L’expérience montréalaise démontre qu’une telle approche, fondée sur l’intérêt de l’enfant, la continuité judiciaire et l’accompagnement spécialisé, transforme la gestion des conflits post-séparation. L’application d’un projet de coordination parentale en Valais constituerait une avancée, majeure, en offrant aux familles un nouveau chemin vers la résolution pacifique et collaborative des différends parentaux. Les instances judicaires et les professionnels du droit et de la famille valaisans auraient tout intérêt à s’en inspirer pour répondre aux défis actuels des séparations à haut conflit.

Stéphane Riand

Licencié en sciences commerciales et industrielles, avocat, notaire, rédacteur en chef de L'1Dex (1dex.ch).

2 thoughts on “Patatras final.
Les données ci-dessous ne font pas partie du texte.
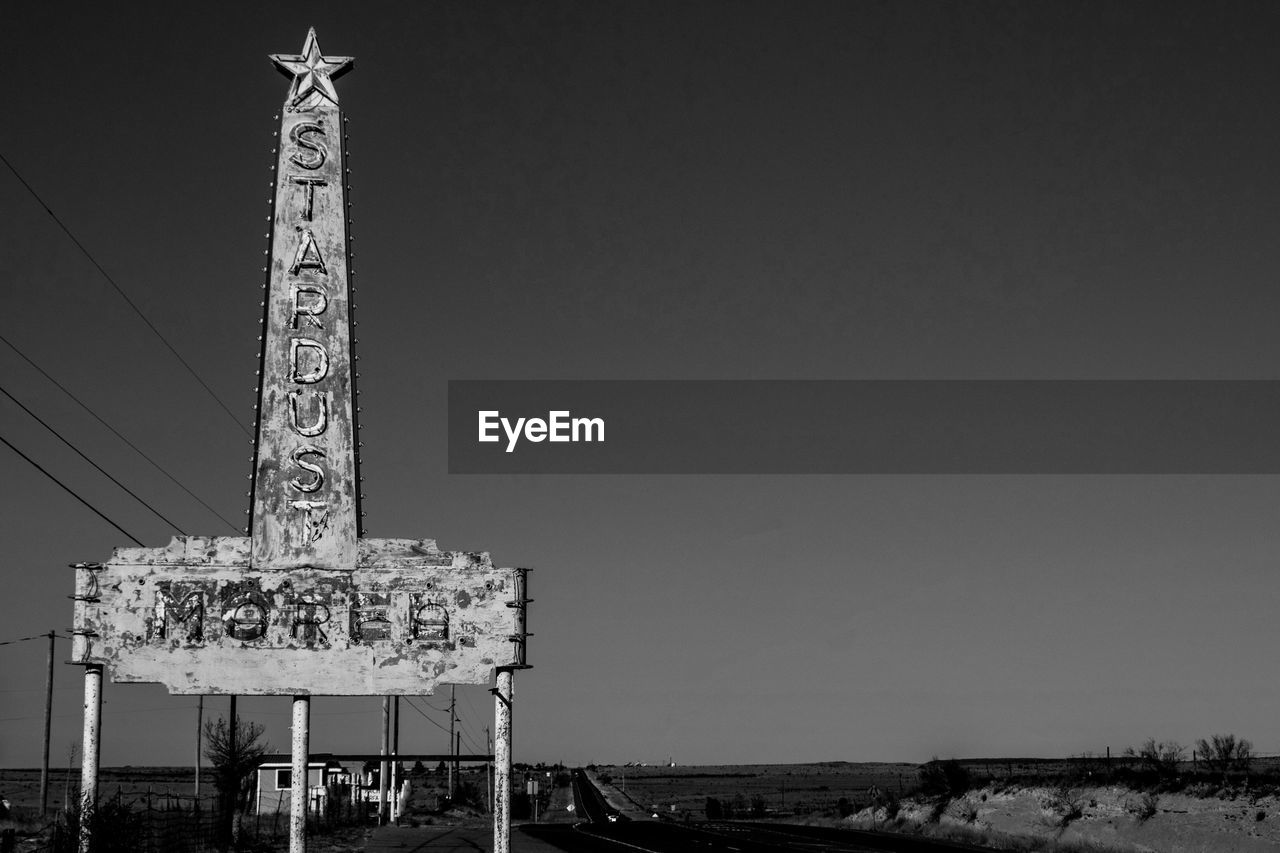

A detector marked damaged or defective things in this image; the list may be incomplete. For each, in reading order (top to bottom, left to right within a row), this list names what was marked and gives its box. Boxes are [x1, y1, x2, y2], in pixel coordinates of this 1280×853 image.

peeling paint surface [68, 535, 529, 696]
Projet québecquois novateur de coordination parentale à importer en Valais”
  1. https://www.routledge.com/The-Routledge-International-Handbook-of-Shared-Parenting-and-Best-Interest-of-the-Child/deTorresPerea-Kruk-Ortiz-Tallo/p/book/9780367691455

    RÉSUMÉ DÉTAILLÉ du TITRE « The Routledge International Handbook of Shared Parenting and Best Interest of the Child ». Édité par José Manuel de Torres Perea, Edward Kruk et margarita Ortiz-Tallo, publié pour la première fois en 2021 : sur la Parentalité partagée, articles de synthèse Contenu RÉEL de PARTIES : I Meilleur intérêt de l’enfant, II Profil socio-économique, III Parentalité partagée et aliénation parentale, IV Règlement extrajudiciaire des différends, V Évolution récente.

    DETAILED SUMMARY of TITLE ‘The Routledge International Handbook of Shared Parenting and Best Interest of the Child’. Edited by José Manuel de Torres Perea, Edward Kruk and margarita Ortiz-Tallo, first published 2021 : on shared parenting, summary of articles REAL contents of PARTS: I Best interest of the child, II Socioeconomic profile, III Shared parenting and parental alienation, IV Alternative dispute resolution, V Recent evolution.

    L’un des éditeurs du livre, le professeur canadien Edward Kruk, a donné une conférence au sujet de la coparentalité à SIERRE le 26 mars 2025, organisation par Compétences Familles Isabelle VUISTINER.

  2. Un système contre les juges ne mettant pas en priorité les intérêts et biens des enfants, c’est cela qu’il faut. Un système qui vérifie les Juges, car le Conseil de la Magistrature inauguré par Frédo n’est manifestement qu’un instrument de protection des affaires de corruption.